Take care when mixing Phase Space Sources with Time Features. While TOPAS can save the current TOPAS time to a phase space file, this time is not automatically applied when reading particles back in from phase space. Thus, if you want to correctly replay source particles that were recorded with time features, it is your responsibility to apply the identical time features during the play back simulation. Some additional notes:

  • Do not attempt to change the name of the phase space file over time. Save and replay all particles from a single phase space file.
  • Do not use Random Time Mode. The randomly generated times during playback will not necessarily match the randomly generated times that were saved to the phase space. Only use Fixed Time Mode or Sequential Time Mode.

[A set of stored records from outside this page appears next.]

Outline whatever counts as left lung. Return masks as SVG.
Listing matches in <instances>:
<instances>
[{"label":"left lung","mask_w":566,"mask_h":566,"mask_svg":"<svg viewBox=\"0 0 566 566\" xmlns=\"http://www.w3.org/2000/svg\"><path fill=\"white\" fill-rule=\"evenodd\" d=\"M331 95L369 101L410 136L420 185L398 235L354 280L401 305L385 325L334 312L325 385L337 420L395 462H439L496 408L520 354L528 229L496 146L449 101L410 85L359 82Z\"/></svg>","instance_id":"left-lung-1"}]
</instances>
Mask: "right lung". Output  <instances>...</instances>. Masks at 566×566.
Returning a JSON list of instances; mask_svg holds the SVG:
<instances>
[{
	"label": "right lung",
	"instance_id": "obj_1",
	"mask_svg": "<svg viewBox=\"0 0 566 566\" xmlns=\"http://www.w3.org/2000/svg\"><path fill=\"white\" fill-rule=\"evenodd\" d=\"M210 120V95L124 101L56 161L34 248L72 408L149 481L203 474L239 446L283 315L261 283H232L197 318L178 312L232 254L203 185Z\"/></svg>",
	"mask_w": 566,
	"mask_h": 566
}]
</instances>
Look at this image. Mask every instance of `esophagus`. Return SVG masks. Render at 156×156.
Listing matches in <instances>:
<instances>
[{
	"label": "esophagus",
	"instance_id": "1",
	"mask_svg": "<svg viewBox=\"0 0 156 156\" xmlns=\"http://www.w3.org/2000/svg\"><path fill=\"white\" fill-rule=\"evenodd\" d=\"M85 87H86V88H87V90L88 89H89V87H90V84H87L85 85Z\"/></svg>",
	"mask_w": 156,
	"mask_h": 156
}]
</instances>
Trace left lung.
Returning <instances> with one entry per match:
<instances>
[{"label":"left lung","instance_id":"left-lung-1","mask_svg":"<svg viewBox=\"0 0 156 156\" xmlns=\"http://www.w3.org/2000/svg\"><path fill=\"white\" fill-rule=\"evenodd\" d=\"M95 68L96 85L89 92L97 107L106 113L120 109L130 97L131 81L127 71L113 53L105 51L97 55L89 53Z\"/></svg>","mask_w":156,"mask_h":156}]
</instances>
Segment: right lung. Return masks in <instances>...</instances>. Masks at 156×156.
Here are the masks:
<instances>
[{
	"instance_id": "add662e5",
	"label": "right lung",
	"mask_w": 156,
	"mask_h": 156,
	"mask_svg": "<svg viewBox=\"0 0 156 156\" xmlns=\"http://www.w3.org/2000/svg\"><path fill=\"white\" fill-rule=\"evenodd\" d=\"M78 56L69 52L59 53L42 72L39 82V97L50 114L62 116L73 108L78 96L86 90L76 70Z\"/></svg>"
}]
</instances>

A future version of TOPAS will provide more tools to synchronize and check playback time features.

Handling of Malformed IAEA phase space files:

Some of the files in the IAEA phase space repository seem to me to be malformed. Varian_TrueBeam6MV_01, for example, has no New History flags set at all. It also seems to have a proton as its first particle, even though the header says there are only photons, electrons and positrons.

We confirmed that some other IAEA files work fine, such as ELEKTA_PRECISE_10mv_part1.

We then added several new features to our reader to be able to read malformed files:

b:So/MySource/LimitedAssumeFirstParticleIsNewHistory = "true"
b:So/MySource/LimitedAssumeEveryParticleIsNewHistory = "true"
b:So/MySource/LimitedAssumePhotonIsNewHistory = "true"

We confirmed that we can read particles from Varian_TrueBeam6MV_01 if we either set the one parameter:

b:So/MySource/LimitedAssumeEveryParticleIsNewHistory = "true"

or set the two parameters together:

b:So/MySource/LimitedAssumeFirstParticleIsNewHistory = "true"
b:So/MySource/LimitedAssumePhotonIsNewHistory = "true"

We found that if we set only:

b:So/MySource/LimitedAssumeFirstParticleIsNewHistory = "true"

the job hangs (it tries to accumulate all of the millions of particles into a single history).